Les femmes aux contrôles

Publié le 01/10/2013 à 11:43, mis à jour le 16/11/2016 à 10:40

Les femmes aux contrôles

Publié le 01/10/2013 à 11:43, mis à jour le 16/11/2016 à 10:40

Sherron Watkins, ancienne vice-présidente chez Enron

BLOGUE - La société canadienne, comme beaucoup d’autres dans le monde, cherche les moyens de relever la proportion de femmes dans des postes de responsabilité aux conseils d’administration, à la haute direction des entreprises et des organismes publics ainsi qu’au sein des gouvernements.

Une fois avérée l’hypothèse selon laquelle l’intelligence, la compétence, l’intégrité et l’indépendance d’esprit sont également réparties entre hommes et femmes, cet objectif devient un enjeu d’équité. Cet objectif n’a pas à être validé par des études empiriques, toujours sujettes à de sérieuses réserves méthodologiques, qui tenteraient de démontrer, au mieux, une corrélation entre le taux de participation des femmes et une performance supérieure.

Si les études bêtement statistiques me semblent oiseuses, par contre l’observation empirique révèle un nombre significatif de situations pour lesquelles des femmes ont joué, ou tenté de jouer, un rôle crucial pour empêcher des catastrophes financières de se produire ou pour contribuer à s’en sortir. Voici un palmarès d’honneur, parmi d’autres :

Sherron Watkins, celle qui a alerté Ken Lay, alors le PDG d’Enron, à propos de traitements comptables frauduleux et tenté de le convaincre de prendre des mesures immédiates pour corriger la situation; Lay l’écouta mais ne l’entendit point. Grand mal lui en pris.

Brooksley E. Born, présidente du Commodity Futures Trading Commission (CFTC) de 1996 à 1999, l’agence fédérale américaine responsable de la supervision des produits dérivés transigé sur des bourses. Mme. Born, inquiète du volume croissant exponentiellement de produits dérivés et du peu de transparence entourant ces transactions de gré à gré (par exemple les dérivés de crédit), proposa en 1999 de permettre au CFTC d’instaurer un encadrement règlementaire pour tous les produits dérivés transigés de gré à gré. Si son projet eut été accepté, cette initiative aurait pu nous éviter la crise financière de 2008; mais un trio infernal et influent se mit en branle pour tuer dans l’œuf cette initiative. Robert Rubin, Secrétaire au trésor (avec son adjoint principal à l’époque Larry Summers), Alan Greenspan, le président de la Fed (banque centrale américaine) et Arthur Levitt, le président de la Securities and Exchange Commission firent en sorte que le mandat de Mme. Born ne soit pas renouvelé par le Président Clinton et amenèrent le Congrès à voter une loi interdisant au CFTC de règlementer les produits dérivés de gré à gré!

Julie Dickson, la surintendante des institutions financières canadiennes depuis juin 2007. Si la crise financière mondiale a épargné le Canada, on le doit en bonne partie au Bureau du surintendant des institutions financières canadiennes. Pendant que Mark Carney, alors Gouverneur de la Banque du Canada, recevait les applaudissements, paradait avec fierté à Davos, laissant croire que la Banque du Canada était la grande responsable de cette performance canadienne, Mme. Dickson continuait à faire son job discrètement. Son bureau exerce le véritable contrôle sur les banques et sociétés d’assurance. C’est Mme. Dickson qui a l’autorité d’imposer aux banques des mesures préventives et prudentielles. Ainsi, elle a formellement identifié les six grandes banques canadiennes comme représentant un risque systémique et leur imposera donc les mesures prévues dans les accords de Bâle pour de telles institutions.

### Liste des items
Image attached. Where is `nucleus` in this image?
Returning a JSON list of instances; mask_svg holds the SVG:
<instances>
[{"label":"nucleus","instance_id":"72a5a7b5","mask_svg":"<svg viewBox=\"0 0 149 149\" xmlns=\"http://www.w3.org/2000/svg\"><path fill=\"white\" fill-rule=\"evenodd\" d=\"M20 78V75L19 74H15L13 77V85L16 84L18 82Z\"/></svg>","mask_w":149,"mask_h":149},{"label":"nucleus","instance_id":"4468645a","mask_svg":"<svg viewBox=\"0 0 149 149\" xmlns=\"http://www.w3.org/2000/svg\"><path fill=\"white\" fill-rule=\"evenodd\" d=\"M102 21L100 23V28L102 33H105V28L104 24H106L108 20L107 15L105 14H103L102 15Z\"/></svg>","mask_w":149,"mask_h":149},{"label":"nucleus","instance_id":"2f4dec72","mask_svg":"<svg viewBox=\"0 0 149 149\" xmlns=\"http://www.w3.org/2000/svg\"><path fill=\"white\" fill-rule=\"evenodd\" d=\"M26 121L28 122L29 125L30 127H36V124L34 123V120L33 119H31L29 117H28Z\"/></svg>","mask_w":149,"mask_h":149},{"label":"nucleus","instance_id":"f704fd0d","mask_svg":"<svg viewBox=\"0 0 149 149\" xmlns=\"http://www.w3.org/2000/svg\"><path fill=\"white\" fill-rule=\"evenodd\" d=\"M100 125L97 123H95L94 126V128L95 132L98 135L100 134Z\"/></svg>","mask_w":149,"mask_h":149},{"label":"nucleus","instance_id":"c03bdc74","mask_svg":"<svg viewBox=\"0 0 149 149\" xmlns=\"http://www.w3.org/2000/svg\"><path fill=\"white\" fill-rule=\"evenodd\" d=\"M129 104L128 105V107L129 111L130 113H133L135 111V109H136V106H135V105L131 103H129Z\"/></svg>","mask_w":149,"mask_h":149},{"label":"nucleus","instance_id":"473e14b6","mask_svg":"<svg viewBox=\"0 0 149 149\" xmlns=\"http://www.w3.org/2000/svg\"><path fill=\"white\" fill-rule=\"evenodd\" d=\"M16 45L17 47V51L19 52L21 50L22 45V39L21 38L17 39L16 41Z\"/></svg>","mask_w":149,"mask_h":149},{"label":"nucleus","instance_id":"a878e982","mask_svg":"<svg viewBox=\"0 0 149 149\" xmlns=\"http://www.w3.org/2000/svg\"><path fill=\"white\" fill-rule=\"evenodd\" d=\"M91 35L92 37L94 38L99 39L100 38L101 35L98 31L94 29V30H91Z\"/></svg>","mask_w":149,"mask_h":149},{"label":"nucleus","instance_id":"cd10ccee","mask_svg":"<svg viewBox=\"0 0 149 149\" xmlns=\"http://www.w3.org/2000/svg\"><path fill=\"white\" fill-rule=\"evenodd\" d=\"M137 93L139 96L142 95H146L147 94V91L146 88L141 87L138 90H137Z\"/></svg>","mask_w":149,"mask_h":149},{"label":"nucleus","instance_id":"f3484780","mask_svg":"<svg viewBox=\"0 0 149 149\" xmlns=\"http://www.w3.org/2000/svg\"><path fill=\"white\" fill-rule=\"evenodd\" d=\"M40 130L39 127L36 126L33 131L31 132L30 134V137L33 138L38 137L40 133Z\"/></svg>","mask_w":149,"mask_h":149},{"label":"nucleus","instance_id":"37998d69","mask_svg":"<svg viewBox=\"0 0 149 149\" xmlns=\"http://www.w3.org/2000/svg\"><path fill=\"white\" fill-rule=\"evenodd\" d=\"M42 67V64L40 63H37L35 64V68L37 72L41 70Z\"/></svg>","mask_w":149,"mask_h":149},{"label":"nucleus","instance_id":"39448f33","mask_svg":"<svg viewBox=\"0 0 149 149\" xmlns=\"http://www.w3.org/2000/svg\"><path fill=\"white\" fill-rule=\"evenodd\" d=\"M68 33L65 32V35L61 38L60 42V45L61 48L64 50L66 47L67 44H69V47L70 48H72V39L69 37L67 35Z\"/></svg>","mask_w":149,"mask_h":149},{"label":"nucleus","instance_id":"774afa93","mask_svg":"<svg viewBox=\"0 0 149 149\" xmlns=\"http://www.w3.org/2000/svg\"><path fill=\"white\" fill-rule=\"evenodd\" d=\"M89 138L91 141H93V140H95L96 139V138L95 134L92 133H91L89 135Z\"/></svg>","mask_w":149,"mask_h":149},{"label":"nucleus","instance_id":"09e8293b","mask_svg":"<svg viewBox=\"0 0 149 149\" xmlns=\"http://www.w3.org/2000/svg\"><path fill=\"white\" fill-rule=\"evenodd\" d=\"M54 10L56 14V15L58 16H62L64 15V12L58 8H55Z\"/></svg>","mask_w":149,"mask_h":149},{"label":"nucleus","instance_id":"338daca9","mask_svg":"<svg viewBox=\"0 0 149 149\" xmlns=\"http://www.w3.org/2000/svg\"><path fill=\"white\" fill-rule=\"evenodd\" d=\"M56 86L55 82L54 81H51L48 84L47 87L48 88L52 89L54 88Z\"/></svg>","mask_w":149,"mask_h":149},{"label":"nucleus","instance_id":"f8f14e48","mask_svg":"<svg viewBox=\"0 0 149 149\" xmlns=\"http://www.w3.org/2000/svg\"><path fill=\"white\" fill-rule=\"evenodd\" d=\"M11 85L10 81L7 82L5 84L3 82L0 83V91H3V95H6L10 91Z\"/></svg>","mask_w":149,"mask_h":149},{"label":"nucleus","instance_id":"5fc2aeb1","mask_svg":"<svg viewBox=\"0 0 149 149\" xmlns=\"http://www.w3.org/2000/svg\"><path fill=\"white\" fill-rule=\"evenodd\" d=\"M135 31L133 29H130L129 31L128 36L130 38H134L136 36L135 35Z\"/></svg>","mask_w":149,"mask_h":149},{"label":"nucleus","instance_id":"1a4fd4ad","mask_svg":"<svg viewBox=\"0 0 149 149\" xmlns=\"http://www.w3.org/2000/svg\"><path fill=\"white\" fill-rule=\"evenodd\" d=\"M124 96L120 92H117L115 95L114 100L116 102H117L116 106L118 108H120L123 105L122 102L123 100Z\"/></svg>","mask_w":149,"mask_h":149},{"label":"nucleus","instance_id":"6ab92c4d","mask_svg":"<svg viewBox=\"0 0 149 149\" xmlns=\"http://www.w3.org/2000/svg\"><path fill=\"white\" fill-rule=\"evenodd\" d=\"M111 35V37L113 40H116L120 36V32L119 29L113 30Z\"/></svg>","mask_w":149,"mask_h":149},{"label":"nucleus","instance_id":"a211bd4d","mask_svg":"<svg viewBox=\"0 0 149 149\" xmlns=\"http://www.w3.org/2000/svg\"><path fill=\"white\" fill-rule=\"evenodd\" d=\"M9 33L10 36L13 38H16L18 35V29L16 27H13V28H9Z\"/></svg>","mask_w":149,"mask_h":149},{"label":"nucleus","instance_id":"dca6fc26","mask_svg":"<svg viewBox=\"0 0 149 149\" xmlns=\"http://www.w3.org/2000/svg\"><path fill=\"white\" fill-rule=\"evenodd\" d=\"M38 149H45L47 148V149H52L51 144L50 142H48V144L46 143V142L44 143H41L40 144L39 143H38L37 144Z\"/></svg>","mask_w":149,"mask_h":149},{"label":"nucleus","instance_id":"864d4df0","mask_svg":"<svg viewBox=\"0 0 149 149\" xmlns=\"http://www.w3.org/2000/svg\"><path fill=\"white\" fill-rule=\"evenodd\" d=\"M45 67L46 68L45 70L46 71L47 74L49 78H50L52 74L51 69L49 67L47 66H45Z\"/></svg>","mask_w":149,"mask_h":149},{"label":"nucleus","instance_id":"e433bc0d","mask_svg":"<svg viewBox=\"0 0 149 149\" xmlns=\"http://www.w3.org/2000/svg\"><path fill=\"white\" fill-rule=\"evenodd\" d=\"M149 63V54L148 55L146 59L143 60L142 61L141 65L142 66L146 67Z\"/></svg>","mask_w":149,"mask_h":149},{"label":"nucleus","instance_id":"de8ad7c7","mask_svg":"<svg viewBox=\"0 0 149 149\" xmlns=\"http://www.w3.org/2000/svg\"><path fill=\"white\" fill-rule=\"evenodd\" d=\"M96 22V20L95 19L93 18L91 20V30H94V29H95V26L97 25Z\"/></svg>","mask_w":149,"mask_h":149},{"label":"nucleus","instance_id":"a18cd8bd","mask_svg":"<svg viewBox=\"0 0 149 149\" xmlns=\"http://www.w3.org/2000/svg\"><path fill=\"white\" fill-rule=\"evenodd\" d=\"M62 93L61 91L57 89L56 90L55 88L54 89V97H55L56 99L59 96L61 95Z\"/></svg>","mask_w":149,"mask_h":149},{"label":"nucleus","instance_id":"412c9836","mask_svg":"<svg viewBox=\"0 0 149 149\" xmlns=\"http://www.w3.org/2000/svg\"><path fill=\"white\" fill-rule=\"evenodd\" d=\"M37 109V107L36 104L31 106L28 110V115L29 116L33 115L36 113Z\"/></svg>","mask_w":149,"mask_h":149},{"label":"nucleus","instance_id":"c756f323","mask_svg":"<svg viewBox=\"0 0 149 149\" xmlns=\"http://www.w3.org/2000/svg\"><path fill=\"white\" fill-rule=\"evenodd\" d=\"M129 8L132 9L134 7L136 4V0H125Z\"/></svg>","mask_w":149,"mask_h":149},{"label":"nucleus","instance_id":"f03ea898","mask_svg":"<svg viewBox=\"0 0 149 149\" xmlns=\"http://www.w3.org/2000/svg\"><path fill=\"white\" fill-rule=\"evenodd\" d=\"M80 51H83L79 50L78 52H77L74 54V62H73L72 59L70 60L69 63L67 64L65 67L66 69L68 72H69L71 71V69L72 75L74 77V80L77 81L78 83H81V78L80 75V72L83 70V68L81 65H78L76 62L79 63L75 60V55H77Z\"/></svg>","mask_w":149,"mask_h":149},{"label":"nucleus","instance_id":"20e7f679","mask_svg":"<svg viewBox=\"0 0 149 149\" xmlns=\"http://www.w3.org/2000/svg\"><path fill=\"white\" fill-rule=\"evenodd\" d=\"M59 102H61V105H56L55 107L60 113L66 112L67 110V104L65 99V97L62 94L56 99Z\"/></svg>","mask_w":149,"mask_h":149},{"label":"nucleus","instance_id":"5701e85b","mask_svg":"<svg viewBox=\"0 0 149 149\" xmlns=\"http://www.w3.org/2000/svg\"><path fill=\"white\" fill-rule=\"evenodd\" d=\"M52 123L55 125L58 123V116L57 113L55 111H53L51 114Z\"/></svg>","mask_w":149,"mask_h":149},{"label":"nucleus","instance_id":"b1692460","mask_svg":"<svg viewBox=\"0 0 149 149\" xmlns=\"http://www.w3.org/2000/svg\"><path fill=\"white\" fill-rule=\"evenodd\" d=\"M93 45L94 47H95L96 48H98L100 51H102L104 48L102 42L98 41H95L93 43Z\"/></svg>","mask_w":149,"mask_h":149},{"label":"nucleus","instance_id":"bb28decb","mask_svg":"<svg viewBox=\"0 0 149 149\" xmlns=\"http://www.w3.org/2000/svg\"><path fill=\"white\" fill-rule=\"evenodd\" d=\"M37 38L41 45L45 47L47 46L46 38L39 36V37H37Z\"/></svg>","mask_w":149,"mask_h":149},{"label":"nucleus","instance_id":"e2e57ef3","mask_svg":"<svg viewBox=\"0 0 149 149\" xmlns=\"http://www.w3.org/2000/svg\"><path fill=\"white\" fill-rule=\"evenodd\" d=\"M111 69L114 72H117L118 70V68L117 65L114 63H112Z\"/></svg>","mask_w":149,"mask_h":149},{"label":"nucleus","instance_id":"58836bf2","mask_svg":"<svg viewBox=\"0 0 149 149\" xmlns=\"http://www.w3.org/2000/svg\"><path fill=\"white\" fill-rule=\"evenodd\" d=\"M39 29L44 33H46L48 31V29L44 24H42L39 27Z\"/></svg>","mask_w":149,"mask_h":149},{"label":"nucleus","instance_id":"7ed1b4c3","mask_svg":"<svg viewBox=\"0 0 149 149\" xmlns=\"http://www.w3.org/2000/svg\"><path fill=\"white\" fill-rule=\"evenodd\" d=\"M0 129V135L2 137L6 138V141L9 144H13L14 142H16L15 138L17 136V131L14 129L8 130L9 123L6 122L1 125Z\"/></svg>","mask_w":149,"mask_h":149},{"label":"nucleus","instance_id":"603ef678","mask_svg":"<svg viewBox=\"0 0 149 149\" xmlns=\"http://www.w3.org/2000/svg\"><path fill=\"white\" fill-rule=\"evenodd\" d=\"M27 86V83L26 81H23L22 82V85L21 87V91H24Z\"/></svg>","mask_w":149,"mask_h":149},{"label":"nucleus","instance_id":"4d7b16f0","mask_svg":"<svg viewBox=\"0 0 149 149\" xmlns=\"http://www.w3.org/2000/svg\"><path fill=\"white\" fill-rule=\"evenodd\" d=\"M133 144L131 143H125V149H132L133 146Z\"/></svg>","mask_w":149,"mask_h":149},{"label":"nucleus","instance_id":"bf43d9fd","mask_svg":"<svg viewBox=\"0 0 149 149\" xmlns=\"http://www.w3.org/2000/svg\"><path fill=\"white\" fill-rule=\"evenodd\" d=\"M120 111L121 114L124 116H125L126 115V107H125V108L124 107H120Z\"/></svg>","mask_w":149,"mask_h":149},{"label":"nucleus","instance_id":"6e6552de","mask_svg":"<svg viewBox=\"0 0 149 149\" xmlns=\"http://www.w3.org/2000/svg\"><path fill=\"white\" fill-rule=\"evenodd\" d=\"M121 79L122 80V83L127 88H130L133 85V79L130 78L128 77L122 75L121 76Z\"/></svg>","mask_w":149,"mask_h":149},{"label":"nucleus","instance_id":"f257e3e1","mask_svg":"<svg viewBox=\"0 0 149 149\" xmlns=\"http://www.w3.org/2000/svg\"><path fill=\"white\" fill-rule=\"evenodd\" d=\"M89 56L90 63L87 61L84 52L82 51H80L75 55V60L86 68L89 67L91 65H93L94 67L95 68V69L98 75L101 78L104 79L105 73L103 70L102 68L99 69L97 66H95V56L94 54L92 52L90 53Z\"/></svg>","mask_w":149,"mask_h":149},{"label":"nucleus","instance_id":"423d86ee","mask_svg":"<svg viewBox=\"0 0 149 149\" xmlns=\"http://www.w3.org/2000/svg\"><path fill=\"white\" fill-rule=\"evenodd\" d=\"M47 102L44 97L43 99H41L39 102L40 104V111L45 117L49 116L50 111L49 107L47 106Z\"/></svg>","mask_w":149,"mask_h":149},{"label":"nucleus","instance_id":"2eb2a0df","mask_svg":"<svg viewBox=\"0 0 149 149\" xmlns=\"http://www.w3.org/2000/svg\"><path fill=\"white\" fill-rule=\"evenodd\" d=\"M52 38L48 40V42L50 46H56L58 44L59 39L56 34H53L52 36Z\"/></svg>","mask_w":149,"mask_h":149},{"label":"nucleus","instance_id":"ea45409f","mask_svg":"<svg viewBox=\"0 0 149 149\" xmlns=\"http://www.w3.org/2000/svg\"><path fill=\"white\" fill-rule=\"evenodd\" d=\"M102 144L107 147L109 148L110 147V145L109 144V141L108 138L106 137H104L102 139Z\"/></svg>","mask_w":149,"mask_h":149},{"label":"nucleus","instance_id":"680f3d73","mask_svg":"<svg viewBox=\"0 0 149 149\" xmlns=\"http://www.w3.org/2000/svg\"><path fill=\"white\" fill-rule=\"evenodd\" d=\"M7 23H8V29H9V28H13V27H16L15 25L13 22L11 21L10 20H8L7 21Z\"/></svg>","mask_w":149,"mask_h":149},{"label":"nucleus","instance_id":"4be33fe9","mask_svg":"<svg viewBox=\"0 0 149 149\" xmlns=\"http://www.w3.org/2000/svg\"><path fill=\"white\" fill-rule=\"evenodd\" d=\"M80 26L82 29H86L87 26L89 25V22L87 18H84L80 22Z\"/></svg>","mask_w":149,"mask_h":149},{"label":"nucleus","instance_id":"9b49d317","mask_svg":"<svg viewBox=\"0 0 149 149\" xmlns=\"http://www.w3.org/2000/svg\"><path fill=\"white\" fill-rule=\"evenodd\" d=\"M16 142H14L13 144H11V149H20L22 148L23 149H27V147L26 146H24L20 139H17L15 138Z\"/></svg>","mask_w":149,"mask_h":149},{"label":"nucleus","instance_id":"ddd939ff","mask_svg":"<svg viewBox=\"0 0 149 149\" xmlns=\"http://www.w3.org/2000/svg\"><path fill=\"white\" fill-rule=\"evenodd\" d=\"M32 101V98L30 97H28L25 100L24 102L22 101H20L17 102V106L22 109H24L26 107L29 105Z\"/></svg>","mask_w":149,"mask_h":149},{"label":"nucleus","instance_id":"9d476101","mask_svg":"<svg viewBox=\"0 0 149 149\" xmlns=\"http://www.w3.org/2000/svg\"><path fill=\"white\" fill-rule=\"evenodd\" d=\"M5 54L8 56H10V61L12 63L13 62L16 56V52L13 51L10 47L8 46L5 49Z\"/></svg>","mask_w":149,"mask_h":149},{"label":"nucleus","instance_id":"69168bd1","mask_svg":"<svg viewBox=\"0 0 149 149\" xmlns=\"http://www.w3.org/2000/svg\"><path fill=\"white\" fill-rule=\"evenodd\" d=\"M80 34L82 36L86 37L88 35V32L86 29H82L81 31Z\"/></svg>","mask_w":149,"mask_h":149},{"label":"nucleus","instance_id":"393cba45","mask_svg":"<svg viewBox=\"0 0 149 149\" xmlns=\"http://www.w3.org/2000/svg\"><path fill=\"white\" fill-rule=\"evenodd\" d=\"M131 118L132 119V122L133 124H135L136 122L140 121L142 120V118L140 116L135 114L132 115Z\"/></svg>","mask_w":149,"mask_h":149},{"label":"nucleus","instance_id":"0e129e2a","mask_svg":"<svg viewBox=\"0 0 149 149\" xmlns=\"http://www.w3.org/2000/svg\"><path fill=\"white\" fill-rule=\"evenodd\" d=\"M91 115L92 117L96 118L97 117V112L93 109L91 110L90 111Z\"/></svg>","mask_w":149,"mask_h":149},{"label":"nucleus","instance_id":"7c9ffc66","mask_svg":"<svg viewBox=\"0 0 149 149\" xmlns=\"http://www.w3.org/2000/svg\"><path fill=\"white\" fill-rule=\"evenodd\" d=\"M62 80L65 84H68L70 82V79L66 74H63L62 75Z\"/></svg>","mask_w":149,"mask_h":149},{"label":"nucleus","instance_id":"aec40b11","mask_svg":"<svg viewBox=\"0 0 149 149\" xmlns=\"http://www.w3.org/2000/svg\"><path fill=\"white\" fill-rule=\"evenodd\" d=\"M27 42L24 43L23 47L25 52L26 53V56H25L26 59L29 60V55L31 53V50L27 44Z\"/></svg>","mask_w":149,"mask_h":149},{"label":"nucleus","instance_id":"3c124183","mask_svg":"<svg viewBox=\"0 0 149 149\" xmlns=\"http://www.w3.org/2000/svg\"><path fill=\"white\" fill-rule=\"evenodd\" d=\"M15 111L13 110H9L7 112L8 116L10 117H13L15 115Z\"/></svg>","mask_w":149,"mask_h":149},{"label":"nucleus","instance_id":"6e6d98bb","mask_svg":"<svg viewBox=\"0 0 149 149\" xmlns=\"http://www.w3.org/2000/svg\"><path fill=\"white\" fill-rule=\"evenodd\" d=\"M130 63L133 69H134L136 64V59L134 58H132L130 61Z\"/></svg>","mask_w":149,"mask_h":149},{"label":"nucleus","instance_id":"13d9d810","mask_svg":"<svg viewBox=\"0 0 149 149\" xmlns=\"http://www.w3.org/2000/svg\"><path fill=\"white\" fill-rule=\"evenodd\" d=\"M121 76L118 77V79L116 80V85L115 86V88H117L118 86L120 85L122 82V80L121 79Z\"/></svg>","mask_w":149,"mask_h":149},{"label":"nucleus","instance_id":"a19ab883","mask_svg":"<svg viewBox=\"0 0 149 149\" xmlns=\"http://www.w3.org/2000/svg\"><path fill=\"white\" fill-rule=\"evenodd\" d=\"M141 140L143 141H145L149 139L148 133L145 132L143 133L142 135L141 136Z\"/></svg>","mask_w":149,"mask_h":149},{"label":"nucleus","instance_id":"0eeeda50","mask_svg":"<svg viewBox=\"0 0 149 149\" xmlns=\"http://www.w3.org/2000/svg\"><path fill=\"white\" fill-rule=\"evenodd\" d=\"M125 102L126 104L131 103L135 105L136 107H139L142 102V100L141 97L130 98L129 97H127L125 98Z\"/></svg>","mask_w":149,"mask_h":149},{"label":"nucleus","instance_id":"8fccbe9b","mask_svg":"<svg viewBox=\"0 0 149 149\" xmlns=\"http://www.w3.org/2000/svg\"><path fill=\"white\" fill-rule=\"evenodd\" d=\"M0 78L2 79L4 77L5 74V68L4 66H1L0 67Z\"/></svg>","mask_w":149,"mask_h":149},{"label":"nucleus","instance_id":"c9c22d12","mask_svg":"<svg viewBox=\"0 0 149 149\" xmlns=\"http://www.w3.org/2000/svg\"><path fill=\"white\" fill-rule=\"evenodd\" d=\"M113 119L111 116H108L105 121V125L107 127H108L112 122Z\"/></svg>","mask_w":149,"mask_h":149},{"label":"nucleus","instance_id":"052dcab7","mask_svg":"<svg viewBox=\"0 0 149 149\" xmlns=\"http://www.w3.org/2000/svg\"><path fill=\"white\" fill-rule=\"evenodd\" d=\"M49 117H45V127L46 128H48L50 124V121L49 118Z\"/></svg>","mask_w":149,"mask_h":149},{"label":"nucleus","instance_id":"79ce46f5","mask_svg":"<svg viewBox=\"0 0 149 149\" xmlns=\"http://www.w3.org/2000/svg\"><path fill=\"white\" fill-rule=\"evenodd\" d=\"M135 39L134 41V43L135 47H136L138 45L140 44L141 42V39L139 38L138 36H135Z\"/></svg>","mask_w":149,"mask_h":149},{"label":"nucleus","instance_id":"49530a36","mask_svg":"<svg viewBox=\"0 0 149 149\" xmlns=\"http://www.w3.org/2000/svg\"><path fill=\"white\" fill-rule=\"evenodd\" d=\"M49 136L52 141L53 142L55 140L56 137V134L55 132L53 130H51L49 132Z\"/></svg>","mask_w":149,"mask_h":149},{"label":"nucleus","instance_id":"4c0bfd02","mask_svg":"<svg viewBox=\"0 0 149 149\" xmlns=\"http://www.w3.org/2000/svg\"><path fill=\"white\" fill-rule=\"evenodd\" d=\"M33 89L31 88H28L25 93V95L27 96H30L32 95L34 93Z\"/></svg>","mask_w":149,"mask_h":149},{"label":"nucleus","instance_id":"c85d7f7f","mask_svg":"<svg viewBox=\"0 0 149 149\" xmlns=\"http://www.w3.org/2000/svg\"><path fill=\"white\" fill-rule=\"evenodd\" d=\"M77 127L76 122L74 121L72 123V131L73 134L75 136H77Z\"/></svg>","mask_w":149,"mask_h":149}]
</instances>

### Objectif A
Dans le texte sur les femmes aux contrôles, quelle est la réponse à chacune de ces questions ?
(i) Qui Sherron Watkins a-t-elle alerté au sujet de traitements comptables frauduleux ?
(ii) De quelle année à quelle année Brooksley E. Born a-t-elle présidé la Commodity Futures Trading Commission ?
(iii) Depuis quand Julie Dickson est-elle surintendante des institutions financières canadiennes ?
### Objectif B
Pouvez-vous poursuivre le texte sur les femmes aux contrôles à partir de sa dernière phrase ?

### Réponse de l'exercice A
(i) Ken Lay, alors PDG d'Enron.
(ii) De 1996 à 1999.
(iii) Depuis juin 2007.

### Réponse de l'exercice B
Sheila Colleen Bair, la présidente de la U.S. Federal Deposit Insurance Corporation de 2006 à 2011. Mme. Bair, grande responsable de la supervision des banques commerciales, joua un rôle de premier plan au cours de la crise financière. C’est elle qui était responsable de déclarer une banque insolvable et de prendre les mesures pour protéger les épargnants et minimiser les couts de la garantie des dépôts dont la FDIC est responsable.

Madelyn Antoncic, la responsable des risques (« Chief Risk Officer ») chez Lehman Brothers de 2004 à 2007. Lorsque Mme. Antoncik s’opposa au relèvement des limites de risques ainsi qu’à la façon de calculer le niveau de risques, elle fut déplacée vers un poste symbolique éloigné des enjeux de risque. Eut-elle été écoutée en 2007, Lehman, qui fit faillite le 15 septembre 2008, aurait pu connaitre un autre sort.

Elizabeth Warren, professeure de droit au Harvard Law School, présidente du Congressional Oversight Panel en 2009 et maintenant sénatrice du Massachussetts. Mme. Warren avait mis en garde contre l’endettement des ménages et les pratiques frauduleuses des pourvoyeurs de prêts hypothécaires, lesquels deviendraient les déclencheurs de la crise financière de 2008. Comme présidente du Congressional Oversight Panel, elle avait comme responsabilité de surveiller comment étaient utilisés les argents appropriés par le Congrès pour sauver les banques et composer avec la crise financière. Elle mena un interrogatoire public de Timothy Timothy Geithner, alors Secrétaire au trésor, qui fera annale par sa précision et sa persistance. Elle cherchait à comprendre les raisons pour lesquelles il avait été aussi « généreux » avec les contreparties d’AIG (Goldman Sachs, JP Morgan, Merrill Lynch, etc.).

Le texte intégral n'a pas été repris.